| ЗАДАНИЕ A |
Перепишите дословно цитируемый отрывок от слов «Один мой друг, хороший, талантливый» и вплоть до слов «рядом с лилипутами.».
| ЗАДАНИЕ B |
Ответьте на вопросы по цитируемому отрывку и пометьте ответы так же, как вопросы.
(i) Где друг-финансист хотел бы встретить старость?
(ii) Где обитатели России 70-80-х искали формулы любви?
(iii) Кого и что, согласно отрывку, заменить можно?

| ЦИТИРУЕМЫЙ ОТРЫВОК |
○ ○ ○ ○ ○

Дайте мне замену! И не надо ссылаться, что это – «возрастное», что, мол, это просто так всегда кажется, что раньше «деревья были больше». Нет. Гулливеры уходят, лилипуты остаются.
Один мой друг, хороший, талантливый московский финансист и искренний человек, буквально три-четыре года назад бывший источником позитива, надежд и светлого взгляда на жизнь, совсем недавно заметил, что, мол, не чувствует больше надежды в России и что надо уезжать, чтобы спокойно провести зрелось и встретить старость где-нибудь в Европе. Наверное, у него есть какие-то свои, абсолютно личные причины. Но ясно и другое - когда уходят гулливеры, хотят уйти и все те, кому не хочется, неинтересно жить рядом с лилипутами.
Говорят, что России нужен новый драйв, модернизация и какая-то там национальная идея. Да полноте. России нужны гулливеры. А национальная идея – она к ним приложится. Вспомните Россию 70-80-х. Буженина по выходным и только в Москве, талоны на масло, записи на цветной телевизор. Сосед «Жигули» купил – событие. Всеобщее отсутствие – даже не денег, вообще нормально инфраструктуры потребления. Но как же было в ней весело жить. В ней встречали Новый год с одним и тем же, никогда и никому еще не надоевшим фильмом. Ее обитатели искали под Смоленском формулы любви. По ней колесил тогда «зеленый фургон» и повозка капитана Фракасса, и это ее равнины пересекал человек с бульвара Капуцинов, и на ее неприбранных вокзалах двое могли найти и себя, и жизнь.
Куда-то все подевалось. Тогда мы точно знали: нам бы еще чуть свободы, чуть благополучия, чуть больше возможности видеть мир – и все будет. А когда все это случилось – оказалось, нет больше драйва. Потому что как-то вереницей безвозвратно ушли и уходят люди, которые этот драйв умели рождать. Из звуков кино и стареньких декораций Мосфильма. Из миража, из ничего.
Изнутри.
Им нет замены. Генералов МВД и лампочки заменить можно. Гулливеров – нельзя. Пусто становится жить в России без ее гулливеров.

○ ○ ○ ○ ○

| ИСХОДНЫЕ ДАННЫЕ |
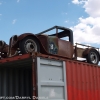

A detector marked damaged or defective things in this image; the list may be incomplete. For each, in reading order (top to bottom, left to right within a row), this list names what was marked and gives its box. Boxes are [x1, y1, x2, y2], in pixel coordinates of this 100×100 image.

rusty old truck [0, 25, 99, 65]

○ ○ ○ ○ ○

| ПОЛНЫЙ ОТВЕТ A |
Один мой друг, хороший, талантливый московский финансист и искренний человек, буквально три-четыре года назад бывший источником позитива, надежд и светлого взгляда на жизнь, совсем недавно заметил, что, мол, не чувствует больше надежды в России и что надо уезжать, чтобы спокойно провести зрелось и встретить старость где-нибудь в Европе. Наверное, у него есть какие-то свои, абсолютно личные причины. Но ясно и другое - когда уходят гулливеры, хотят уйти и все те, кому не хочется, неинтересно жить рядом с лилипутами.

| ПОЛНЫЙ ОТВЕТ B |
(i) Он хотел бы встретить старость где-нибудь в Европе.
(ii) Они искали формулы любви под Смоленском.
(iii) Заменить можно генералов МВД и лампочки.